A validator operates the software and infrastructure that keeps a Proof of Stake network running: watching for pending transactions, proposing new blocks when selected, and attesting to blocks proposed by others so the chain reaches agreement on a single, canonical history. Unlike a miner competing on raw computing power, a validator's influence is tied to the size of the stake it has locked up as a security bond.
Selection mechanisms vary by protocol. Some, like Ethereum, use a pseudo-random process weighted by effective balance, cycling validators through proposer and attester duties in fixed time slots grouped into epochs. Other chains use delegated models, where token holders vote their stake toward a smaller set of professional validator operators who run the actual nodes and share rewards back with delegators.

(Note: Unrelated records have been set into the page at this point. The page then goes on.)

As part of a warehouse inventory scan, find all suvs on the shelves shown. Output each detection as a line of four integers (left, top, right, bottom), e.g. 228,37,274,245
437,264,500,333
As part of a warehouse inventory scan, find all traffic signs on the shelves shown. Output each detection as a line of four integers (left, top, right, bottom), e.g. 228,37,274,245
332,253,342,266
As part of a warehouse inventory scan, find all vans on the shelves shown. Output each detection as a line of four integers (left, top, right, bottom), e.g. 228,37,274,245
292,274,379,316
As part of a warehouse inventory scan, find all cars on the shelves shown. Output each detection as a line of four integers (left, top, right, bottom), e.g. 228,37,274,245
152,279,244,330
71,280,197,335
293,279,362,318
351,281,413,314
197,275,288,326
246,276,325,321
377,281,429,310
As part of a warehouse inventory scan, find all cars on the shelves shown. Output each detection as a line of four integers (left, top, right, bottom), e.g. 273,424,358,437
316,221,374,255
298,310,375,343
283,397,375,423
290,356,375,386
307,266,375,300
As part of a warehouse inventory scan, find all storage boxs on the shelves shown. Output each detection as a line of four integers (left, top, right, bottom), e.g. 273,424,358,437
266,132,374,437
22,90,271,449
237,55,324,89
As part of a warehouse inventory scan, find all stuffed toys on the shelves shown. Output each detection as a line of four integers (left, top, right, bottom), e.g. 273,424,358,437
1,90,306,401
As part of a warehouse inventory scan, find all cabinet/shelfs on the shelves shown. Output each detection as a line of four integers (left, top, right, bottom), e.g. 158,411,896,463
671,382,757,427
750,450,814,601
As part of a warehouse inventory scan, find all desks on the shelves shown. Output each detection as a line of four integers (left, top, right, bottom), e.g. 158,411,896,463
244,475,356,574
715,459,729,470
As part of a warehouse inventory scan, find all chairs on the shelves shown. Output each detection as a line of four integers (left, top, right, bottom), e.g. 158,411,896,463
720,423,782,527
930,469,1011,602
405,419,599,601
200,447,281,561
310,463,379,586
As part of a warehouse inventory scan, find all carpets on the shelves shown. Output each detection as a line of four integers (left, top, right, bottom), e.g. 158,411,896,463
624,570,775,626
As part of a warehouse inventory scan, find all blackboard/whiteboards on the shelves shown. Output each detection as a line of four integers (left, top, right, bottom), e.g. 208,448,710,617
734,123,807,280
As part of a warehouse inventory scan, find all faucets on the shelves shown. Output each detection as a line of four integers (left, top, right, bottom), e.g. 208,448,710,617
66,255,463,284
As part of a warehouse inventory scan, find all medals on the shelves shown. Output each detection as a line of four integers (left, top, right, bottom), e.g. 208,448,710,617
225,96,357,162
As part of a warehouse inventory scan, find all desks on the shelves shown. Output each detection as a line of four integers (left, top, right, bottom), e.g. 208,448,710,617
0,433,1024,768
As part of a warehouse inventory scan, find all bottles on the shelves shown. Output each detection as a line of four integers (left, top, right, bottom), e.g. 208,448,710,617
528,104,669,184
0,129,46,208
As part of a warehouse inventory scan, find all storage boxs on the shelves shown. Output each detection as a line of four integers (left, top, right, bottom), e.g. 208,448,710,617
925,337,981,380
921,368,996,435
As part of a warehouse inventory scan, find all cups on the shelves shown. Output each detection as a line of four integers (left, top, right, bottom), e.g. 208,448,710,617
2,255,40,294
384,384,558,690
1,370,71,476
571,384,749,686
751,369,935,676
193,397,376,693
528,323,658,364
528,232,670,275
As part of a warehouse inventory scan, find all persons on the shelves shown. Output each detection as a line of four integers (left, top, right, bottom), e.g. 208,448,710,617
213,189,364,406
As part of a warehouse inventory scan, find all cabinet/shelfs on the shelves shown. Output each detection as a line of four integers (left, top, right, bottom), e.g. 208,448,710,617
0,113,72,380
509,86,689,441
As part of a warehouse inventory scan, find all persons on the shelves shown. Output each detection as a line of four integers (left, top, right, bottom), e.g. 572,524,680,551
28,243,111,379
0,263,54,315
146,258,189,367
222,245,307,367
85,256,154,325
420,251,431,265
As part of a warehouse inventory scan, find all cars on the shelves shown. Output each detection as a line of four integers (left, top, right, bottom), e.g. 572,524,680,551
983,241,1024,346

Running an independent validator usually means meeting a minimum stake (32 ETH on Ethereum, though a 2025 protocol upgrade raised the cap a single validator can consolidate to 2,048 ETH) plus reliable hardware and near-constant uptime. Holders without enough capital or technical know-how can still take part through staking pools or liquid staking services, which combine many smaller deposits into pooled validators.
Validators earn rewards for honest, timely participation but face slashing for provable misconduct such as signing two conflicting blocks, and smaller penalties for extended downtime. Because delegators share in a validator's penalties as well as its rewards, picking a reliable, well-run validator is a risk decision, not just a yield one.